British Columbians now have a clear understanding of the significance and seriousness of a public crisis requiring this type of government intervention.
On March 17, 2020, the province declared a public health emergency using the same provision and legislation in response to the COVID-19 pandemic.
As shown since the beginning of the pandemic, a government in “emergency mode” provides daily updates and communicates steps being taken to respond to the public health risks, implements and adjusts public health measures to protect the health and lives of its constituents, allocates additional funding and supports rapidly to have an impact on the ground, and experiences a sense of failure and urgency every time one person dies.
To date, 1,577 people have died of COVID-19 in the province. We are reminded, every day, with each briefing, that each death is tragic. Indeed, it is. We are reminded of the collective mourning we are experiencing across this province, by families, care providers, and community members.
Today, I watched the daily briefing as we learned that one person died of COVID-19 in the past 24 hours. I expected a mention of the five people, on average, who die every day from an overdose—or the 500 people who died of an overdose in the past three months, in large part due to increased risks associated with COVID-19 measures and inadequate planning to meet the needs of people who use substances amid a poisoned and changing drug supply.
More than 7,000 people have died of an overdose in British Columbia in 5 years.
Since COVID-19, overdoses and overdose deaths have been rising at an alarming rate. Every month, we hear of a record number of deaths. In March 2021 alone, there were 158 deaths, up 42% from last year.
More than five people dying every day. Hundreds of 911 calls every day. On Wednesday, April 21, 2021, paramedics in British Columbia responded to 138 overdoses—the highest ever recorded.
There is no doubt that if this many people were dying of COVID-19, the province would be taking all the measures necessary to keep people safe, to keep people alive.
After five years of advocating for a proper emergency response to the overdose crisis, many of us are at a loss for words and arguments. The collective grief, trauma, and stress is at an all-time high. Bodies are piling up. Lives are reduced to numbers.
This cannot be the “new normal”. Under no circumstances is this death toll normal.
Overdose deaths are preventable.
Failing to do what is required, with urgency, and using all the tools at our disposal in British Columbia and powers under the Public Health Act to prevent overdose deaths is negligence.
In 2017, a court in Japan ruled that government negligence had contributed to the meltdown of the Fukushima Daiichi nuclear plant. The court recognized that the government had failed in its duty to protect the health and safety of its constituents—that poor regulation played a part in the disaster. It considered that the risk of harm was foreseeable and required government intervention. The court also recognized the damages experienced by the plaintiffs (thousands of evacuees) and awarded them compensation.
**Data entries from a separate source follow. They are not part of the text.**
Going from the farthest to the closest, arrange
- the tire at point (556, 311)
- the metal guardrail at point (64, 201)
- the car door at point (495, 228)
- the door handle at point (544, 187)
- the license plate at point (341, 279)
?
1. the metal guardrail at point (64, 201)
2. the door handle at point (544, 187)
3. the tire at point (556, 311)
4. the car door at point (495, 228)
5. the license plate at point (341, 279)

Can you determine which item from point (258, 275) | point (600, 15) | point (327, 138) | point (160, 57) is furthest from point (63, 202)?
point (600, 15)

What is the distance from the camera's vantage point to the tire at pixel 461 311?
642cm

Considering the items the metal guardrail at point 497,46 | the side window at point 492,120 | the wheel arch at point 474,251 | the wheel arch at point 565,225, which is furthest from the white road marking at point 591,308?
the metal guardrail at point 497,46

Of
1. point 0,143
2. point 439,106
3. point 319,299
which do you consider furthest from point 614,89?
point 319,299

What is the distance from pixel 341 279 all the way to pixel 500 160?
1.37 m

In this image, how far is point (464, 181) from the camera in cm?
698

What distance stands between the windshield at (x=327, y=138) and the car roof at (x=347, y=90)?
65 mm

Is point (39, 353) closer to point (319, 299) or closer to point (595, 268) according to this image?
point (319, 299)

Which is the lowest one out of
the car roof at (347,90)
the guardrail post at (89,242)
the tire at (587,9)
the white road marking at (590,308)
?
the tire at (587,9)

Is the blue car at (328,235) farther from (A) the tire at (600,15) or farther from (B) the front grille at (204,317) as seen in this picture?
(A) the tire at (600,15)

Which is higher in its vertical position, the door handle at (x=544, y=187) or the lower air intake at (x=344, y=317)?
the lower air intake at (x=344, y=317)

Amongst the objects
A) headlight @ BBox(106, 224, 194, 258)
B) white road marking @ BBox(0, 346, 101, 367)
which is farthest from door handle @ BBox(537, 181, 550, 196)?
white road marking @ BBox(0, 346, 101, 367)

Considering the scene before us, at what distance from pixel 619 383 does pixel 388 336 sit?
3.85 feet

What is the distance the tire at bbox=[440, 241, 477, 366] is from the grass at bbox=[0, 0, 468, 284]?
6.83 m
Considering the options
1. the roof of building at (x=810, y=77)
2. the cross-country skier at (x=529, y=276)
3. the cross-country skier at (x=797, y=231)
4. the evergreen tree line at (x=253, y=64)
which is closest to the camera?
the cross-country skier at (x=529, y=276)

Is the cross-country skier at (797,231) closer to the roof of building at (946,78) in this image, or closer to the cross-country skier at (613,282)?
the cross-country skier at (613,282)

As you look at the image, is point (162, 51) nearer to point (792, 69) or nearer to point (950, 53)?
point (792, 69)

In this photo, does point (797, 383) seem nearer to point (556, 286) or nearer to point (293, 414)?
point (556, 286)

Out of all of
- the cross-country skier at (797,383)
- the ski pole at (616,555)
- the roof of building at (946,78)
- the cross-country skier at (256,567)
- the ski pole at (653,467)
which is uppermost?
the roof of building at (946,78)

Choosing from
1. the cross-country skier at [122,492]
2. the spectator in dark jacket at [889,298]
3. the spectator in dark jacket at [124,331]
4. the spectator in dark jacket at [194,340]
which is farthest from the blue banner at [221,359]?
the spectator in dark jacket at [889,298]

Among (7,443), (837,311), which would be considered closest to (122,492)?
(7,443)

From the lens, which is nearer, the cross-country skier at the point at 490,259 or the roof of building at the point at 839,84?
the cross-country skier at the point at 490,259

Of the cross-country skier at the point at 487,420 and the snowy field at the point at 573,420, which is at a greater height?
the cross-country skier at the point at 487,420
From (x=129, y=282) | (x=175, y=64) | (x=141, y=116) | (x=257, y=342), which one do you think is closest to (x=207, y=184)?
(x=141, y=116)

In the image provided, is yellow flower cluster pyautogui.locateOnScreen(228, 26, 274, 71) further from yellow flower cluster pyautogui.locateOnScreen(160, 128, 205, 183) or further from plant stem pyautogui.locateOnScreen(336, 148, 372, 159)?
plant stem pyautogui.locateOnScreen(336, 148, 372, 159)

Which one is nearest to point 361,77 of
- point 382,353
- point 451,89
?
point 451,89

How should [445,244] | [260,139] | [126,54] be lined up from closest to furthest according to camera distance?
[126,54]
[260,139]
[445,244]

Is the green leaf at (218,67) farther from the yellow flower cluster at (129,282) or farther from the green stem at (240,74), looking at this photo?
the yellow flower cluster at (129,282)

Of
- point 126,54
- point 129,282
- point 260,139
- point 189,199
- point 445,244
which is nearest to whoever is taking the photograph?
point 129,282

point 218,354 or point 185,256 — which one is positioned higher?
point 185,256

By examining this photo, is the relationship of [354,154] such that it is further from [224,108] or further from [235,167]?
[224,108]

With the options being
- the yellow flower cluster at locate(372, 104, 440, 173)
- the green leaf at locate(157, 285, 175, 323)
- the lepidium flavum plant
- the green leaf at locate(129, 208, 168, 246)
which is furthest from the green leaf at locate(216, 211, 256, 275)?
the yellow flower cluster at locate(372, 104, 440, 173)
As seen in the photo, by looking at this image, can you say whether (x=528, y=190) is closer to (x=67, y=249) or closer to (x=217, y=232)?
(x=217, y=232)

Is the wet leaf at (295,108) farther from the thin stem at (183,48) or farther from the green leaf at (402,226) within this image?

We are likely to see similar cases arise in Canada to hold governments, and the private sector, accountable for failing to act despite decades of evidence pointing to neglect in long-term care—neglect that has contributed to the preventable deaths of thousands of our elders during the past year.
I am not a lawyer, and my intent is not to make a legal argument.
I am simply pointing out the obvious as the death toll in the province continues to rise, month after month. As a nurse, I can be found guilty of negligence for failing to take the necessary steps to save a life. The same standard should apply to a government that fails to act responsibly and diligently in the face of foreseeable and documented risks—and repeated asks for more actions.